1. The website of the Islamic Center of Geneva (of which Tariq Ramadan is still an executive director) released a sermon on Iraq in August 2005 calling “to support our brothers in Fallujah and Southern Iraq against this unjust occupation, in reality the terrorists are the US administration, the Sharon government and the Putin government”. This statement was clearly referring to the only insurgency force stationed at the time in Fallujah, Tanzim Qa’idat al-Jihad fi Bilad al-Rafidayn (Al Qaeda in Iraq), in opposition to the “true” terrorists.
2. Muhammad Hamidullah, co-founder of the Islamic Center of Geneva, wrote that Jihad, whether it be defensive, punitive or preemptive, is allowed by religion, and that Muslim jihad is acted upon a « spirit of sacrifice to impose the voice of Allah »
3. In his book “Islam in questions” (published in 2002) he refers to suicide bombers as a “sacrifice” that “finds its justification in decades of accumulated suffering and Western passive responsibility”
4. He also refers in this book to Palestinians fighting “military targets”, including non-combatants, to justify their terrorist acts
5. In an article published by the Spanish daily “El Pais” in 1996, while condemning the abuses of the Taliban he refers to this regime as “exemplary.”

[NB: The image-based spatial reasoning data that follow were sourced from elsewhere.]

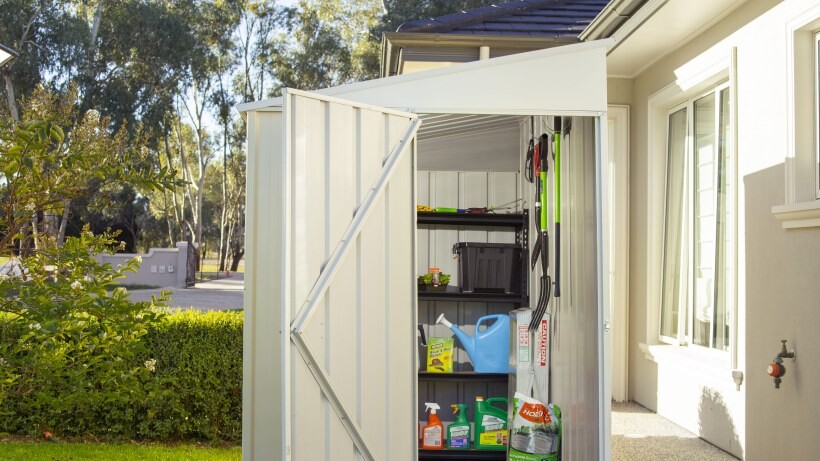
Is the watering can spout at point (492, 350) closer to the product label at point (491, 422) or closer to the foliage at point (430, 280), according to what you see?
the product label at point (491, 422)

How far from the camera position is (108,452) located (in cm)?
575

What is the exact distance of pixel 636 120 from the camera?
675cm

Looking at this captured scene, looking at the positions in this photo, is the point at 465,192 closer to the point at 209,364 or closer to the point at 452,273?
the point at 452,273

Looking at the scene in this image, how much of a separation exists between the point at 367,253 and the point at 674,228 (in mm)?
3438

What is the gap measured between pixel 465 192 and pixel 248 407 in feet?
9.51

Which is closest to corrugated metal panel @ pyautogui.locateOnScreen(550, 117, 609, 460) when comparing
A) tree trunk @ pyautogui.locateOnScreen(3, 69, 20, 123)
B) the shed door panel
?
the shed door panel

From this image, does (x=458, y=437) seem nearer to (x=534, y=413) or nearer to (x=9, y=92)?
(x=534, y=413)

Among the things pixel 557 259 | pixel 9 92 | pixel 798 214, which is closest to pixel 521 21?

Finally, two co-founders of the Islamic Center of Geneva, Said Ramadan (Tariq Ramadan’s father), and Abu al-Hassan Ali al-Nadawi, were founding members of the Muslim World League in 1962, which is a Saudi NGO associated with Al-Qaida operations since 1988, and labelled as a supporter of terrorism by several governments. The U.S. government recently decided to take action against several offices of its subsidiary organization, the IIRO.

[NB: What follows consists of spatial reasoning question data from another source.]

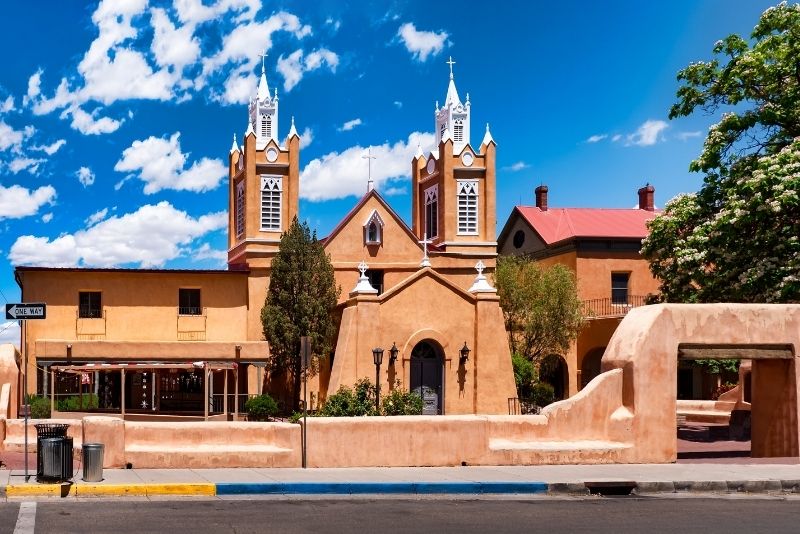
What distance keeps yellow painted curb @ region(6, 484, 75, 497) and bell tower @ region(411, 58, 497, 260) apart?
3037 cm

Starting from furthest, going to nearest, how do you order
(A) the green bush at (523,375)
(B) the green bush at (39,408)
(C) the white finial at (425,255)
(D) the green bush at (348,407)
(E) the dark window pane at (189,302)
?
(A) the green bush at (523,375) < (E) the dark window pane at (189,302) < (C) the white finial at (425,255) < (B) the green bush at (39,408) < (D) the green bush at (348,407)

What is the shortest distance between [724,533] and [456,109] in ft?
117

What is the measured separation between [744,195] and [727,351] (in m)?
7.67

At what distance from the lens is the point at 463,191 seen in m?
45.3

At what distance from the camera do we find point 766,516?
13.9m

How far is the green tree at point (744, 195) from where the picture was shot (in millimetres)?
25156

Five years after the September 11 attacks on the United States, a decision allowing Tariq Ramadan to enter this country would obviously negatively impact the war on terror and the very principles upon which the American nation decided to confront terrorists and those who support or endorse them. 

The original article can be found at: http://www.terrorfinance.org/the_terror_finance_blog/2006/09/tariq_ramadan_n.html. 

Brisard is one of six independent experts on terror finance, based in the USA, Britain, France, Israel and Australia, who recently launched a professional blog that examines how terrorist groups worldwide fund their recruitment, training, and operations. The blog's experts have given expert evidence to the US Senate and House of Representatives, and to the European Parliament. The importance of understanding terror financing was proved as recently as mid-August, when British police arrested a group of suspects in a plot to blow up 10 American airliners in mid-air, thanks to analysis of their financial transactions.


----------